King Crimson est, à l'origine, un groupe de rock progressif fondé en 1969. Le groupe s'est beaucoup transformé au long des années tant dans sa constitution (le seul membre resté depuis le début est Robert Fripp, guitare, piano, claviers) que dans sa créativité. Le groupe est toujours en activité aujourd'hui mais plus vraiment fidèle à ce son qui a fait de lui un groupe phare de l'underground rock. A l’origine, il y a les frères Giles : Mike (batterie) et Peter (basse), et Robert Fripp, rejoints ensuite par Ian MacDonald (cuivres, claviers et guitare). Mais c'est le recrutement de Greg Lake qui donne son envolée lyrique et schizoïde (« 21st century schizoid man ») au groupe.
Et c'est dès lors la propulsion dans le panthéon des groupes rock incontournables avec leur album In te court of the crimson king (littéralement : dans la cour du roi cramoisi). Peter Townshend (The who) dira de cet album qu'il est « un chef d'oeuvre de l'étrange ». En effet, dès les premières notes de Crimson king, c'est un son garage, un peu crado mais très maîtrisé qui déferle des enceintes. Une guitare sourde, des cuivres poussifs et délirés, une batterie légère et précise. La voix de Greg Lake semble sortir d'outre-tombe.
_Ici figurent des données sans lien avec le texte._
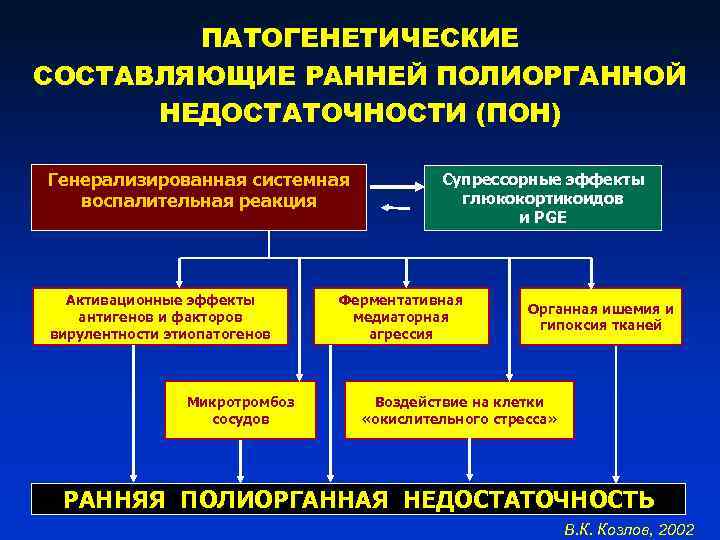 ПАТОГЕНЕТИЧЕСКИЕ СОСТАВЛЯЮЩИЕ РАННЕЙ ПОЛИОРГАННОЙ НЕДОСТАТОЧНОСТИ (ПОН)

Генерализированная системная воспалительная реакция

Супрессорные эффекты глюкокортикоидов и PGE

Активационные эффекты антигенов и факторов вирулентности этиопатогенов

Ферментативная медиаторная агрессия

Органная ишемия и гипоксия тканей

Микротромбоз сосудов

Воздействие на клетки «окислительного стресса»

РАННЯЯ ПОЛИОРГАННАЯ НЕДОСТАТОЧНОСТЬ

В.К. Козлов, 2002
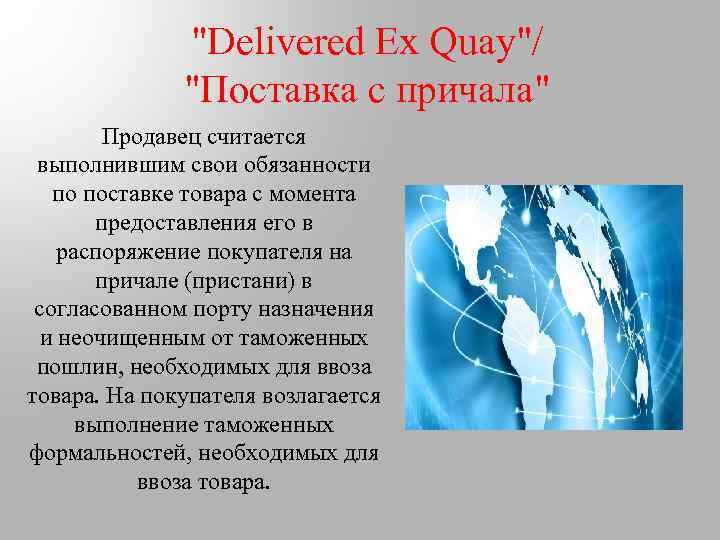 "Delivered Ex Quay"/
"Поставка с причала"

Продавец считается выполнившим свои обязанности по поставке товара с момента предоставления его в распоряжение покупателя на причале (пристани) в согласованном порту назначения и неочищенным от таможенных пошлин, необходимых для ввоза товара. На покупателя возлагается выполнение таможенных формальностей, необходимых для ввоза товара.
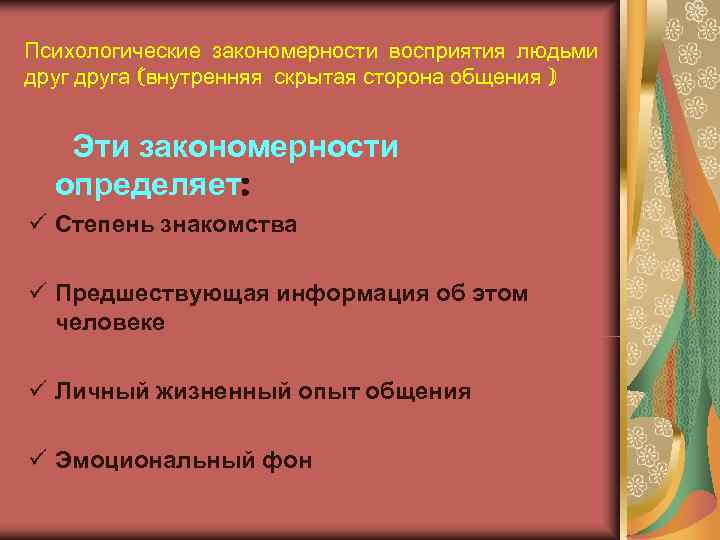 Психологические закономерности восприятия людьми друг друга (внутренняя скрытая сторона общения )

Эти закономерности определяет:

✓ Степень знакомства

✓ Предшествующая информация об этом человеке

✓ Личный жизненный опыт общения

✓ Эмоциональный фон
Le rythme devient de plus en plus effréné au cours de la chanson.
Le texte énigmatique annonce déjà l'ambiance d'inquiétante étrangeté de l'album, ce symbolisme figuré par des images d'une splendeur surréaliste : « Patte de chat, griffe de fer, les neuro chirurgiens crient pour en avoir plus, à la porte empoisonnée de la paranoïa ». Chaque morceau de cet album est un joyeux embrouillamini de toutes les références et influences possibles. Les morceaux s'enchaînent comme autant de songes, de ces délires paranoïaques du roi cramoisi.
De la poésie également avec les chansons « Moonchild »et « Epitaph » : « Appelle la enfant de lune, dansant dans les profondeurs d’une rivière, enfant de lune solitaire rêvant dans les ombres d’un saule ». Ou encore : « La confusion sera mon épitaphe tandis que je rampe sur un sentier craquelé et défoncé ». Des paroles signées Peter Sinfield, profondément imprégnées d'une imagerie médiévale et fantasy. La Cour du roi cramoisi reste un album éternel et irremplaçable.
Difficile de faire mieux ensuite, même si le groupe, avec ses nombreux musiciens passants, signe par la suite des albums de rock progressif très inspirés, mais plus jamais autant. Les albums In the wake of Poseïdon et Lizard sont encore des ovnis de la scène rock de l'époque, mêlant la mythologie à des ambiances musicales fantasmagoriques et hallucinées. Le groupe, amputé de Lake, poursuit ses expérimentations entre jazz et rock (15 albums à leur actif) pour s'ancrer plus avant dans le jazz-fusion, le rock expérimental voir le métal progressif.